Вот после этого разговора ей в очередной раз и вспомнился приезд Аристарха с Корнеем. Ох, прав дед – умен сотник! Андрея расспрашивать Арина не решалась: Аристарх ясно сказал – потом, но ей же самой думать и догадываться не заказано? Радовало, что Андрею тот разговор сил добавил, он прямо на глазах оживал. Арина невольно задумывалась: может, староста слово какое тайное знает – с него станется?
Единственному сравнению, которое пришло в голову, она сама удивилась, тем более, что за мужами такого раньше не замечала. Порой самые некрасивые девки и бабы от нечаянной любви хорошели несказанно, иная за неделю расцветала так, что не узнать – откуда что бралось? Сколько раз такое видела, да и сама…

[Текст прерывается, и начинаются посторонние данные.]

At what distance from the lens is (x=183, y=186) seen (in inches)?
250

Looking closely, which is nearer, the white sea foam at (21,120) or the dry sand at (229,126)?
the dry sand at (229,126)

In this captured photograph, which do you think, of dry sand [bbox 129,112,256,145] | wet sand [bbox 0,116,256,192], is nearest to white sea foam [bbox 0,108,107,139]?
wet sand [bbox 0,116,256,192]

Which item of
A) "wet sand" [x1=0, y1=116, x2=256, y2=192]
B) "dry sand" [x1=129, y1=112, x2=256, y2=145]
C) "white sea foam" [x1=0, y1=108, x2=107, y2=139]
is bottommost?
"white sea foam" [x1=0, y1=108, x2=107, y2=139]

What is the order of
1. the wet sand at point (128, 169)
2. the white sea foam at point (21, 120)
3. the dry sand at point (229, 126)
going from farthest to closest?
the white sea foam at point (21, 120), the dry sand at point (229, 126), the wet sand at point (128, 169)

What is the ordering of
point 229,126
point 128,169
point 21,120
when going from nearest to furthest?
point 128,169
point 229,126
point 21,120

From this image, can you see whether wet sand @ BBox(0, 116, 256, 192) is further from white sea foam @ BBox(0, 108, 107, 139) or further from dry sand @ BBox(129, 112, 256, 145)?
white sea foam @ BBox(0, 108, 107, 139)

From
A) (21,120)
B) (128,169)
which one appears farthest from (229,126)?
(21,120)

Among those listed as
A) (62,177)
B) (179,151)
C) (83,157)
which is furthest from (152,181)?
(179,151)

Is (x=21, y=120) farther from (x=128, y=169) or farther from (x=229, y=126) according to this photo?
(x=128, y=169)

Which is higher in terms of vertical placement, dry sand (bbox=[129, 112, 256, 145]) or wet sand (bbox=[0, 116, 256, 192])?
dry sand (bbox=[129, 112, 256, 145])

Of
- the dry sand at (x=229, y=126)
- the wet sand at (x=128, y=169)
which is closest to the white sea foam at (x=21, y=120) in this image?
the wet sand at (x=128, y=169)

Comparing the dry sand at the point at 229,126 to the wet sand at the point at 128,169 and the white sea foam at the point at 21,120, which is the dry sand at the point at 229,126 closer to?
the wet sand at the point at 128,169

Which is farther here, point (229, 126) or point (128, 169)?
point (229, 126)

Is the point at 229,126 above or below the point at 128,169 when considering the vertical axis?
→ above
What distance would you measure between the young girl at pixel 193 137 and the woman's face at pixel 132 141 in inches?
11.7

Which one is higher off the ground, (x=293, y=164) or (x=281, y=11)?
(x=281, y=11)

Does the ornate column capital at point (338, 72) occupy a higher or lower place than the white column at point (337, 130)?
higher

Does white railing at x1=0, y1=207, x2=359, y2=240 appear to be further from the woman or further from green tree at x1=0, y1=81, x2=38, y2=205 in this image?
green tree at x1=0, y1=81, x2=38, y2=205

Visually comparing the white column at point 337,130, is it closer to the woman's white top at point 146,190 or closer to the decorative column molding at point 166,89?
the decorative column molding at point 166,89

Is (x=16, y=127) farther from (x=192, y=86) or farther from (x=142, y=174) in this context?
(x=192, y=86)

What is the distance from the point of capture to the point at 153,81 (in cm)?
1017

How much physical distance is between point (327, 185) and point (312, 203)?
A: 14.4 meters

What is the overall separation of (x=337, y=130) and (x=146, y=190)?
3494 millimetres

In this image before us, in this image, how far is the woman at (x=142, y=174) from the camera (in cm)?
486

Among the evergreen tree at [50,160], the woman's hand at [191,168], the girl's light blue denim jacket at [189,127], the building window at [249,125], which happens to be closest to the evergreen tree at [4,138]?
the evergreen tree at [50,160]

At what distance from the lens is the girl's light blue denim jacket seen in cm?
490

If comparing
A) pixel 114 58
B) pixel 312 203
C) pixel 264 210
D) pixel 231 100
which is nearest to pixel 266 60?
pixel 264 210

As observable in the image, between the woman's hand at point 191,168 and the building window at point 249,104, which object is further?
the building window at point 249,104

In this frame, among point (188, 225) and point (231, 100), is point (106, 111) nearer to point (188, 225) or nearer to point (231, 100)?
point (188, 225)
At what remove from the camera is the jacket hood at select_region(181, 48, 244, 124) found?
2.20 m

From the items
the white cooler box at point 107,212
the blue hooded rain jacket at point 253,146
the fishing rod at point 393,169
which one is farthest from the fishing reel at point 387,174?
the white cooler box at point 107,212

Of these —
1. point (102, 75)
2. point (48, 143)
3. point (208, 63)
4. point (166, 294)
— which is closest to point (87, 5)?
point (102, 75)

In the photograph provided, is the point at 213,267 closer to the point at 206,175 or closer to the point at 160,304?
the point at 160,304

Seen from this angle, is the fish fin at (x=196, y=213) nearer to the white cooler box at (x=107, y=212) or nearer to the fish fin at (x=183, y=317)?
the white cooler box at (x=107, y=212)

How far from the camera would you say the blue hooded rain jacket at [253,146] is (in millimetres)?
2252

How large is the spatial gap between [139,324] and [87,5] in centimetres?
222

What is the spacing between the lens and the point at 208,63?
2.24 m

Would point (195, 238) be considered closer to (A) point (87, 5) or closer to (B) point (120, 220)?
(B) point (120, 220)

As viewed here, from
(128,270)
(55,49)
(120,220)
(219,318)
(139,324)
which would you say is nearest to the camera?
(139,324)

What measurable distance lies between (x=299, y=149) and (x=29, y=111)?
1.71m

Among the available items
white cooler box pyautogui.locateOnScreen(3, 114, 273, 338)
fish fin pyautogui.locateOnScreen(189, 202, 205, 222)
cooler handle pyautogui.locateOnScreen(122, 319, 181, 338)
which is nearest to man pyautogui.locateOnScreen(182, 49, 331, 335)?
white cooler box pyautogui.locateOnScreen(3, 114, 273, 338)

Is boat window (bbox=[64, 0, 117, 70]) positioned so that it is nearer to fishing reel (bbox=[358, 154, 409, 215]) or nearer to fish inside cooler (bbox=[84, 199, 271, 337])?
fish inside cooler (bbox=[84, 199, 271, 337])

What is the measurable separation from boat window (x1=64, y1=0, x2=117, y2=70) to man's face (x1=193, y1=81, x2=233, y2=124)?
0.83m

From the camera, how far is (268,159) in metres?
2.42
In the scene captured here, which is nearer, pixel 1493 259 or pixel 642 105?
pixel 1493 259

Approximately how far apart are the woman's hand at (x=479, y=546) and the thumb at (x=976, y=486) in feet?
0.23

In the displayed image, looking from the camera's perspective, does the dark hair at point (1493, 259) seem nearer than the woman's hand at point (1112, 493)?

«Вот именно! Я-то, когда Андрея встретила, тоже заново родилась. Не он бы – еще и неизвестно, хватило бы мне сил после смерти родителей не впасть снова в отчаяние. Когда мы тут, в безопасности, оказались, запросто ведь могла опять руки опустить. Именно Андрей меня тогда второй раз спас от дури. А уж когда поняла, что и ему я не безразлична, и вовсе крылья выросли.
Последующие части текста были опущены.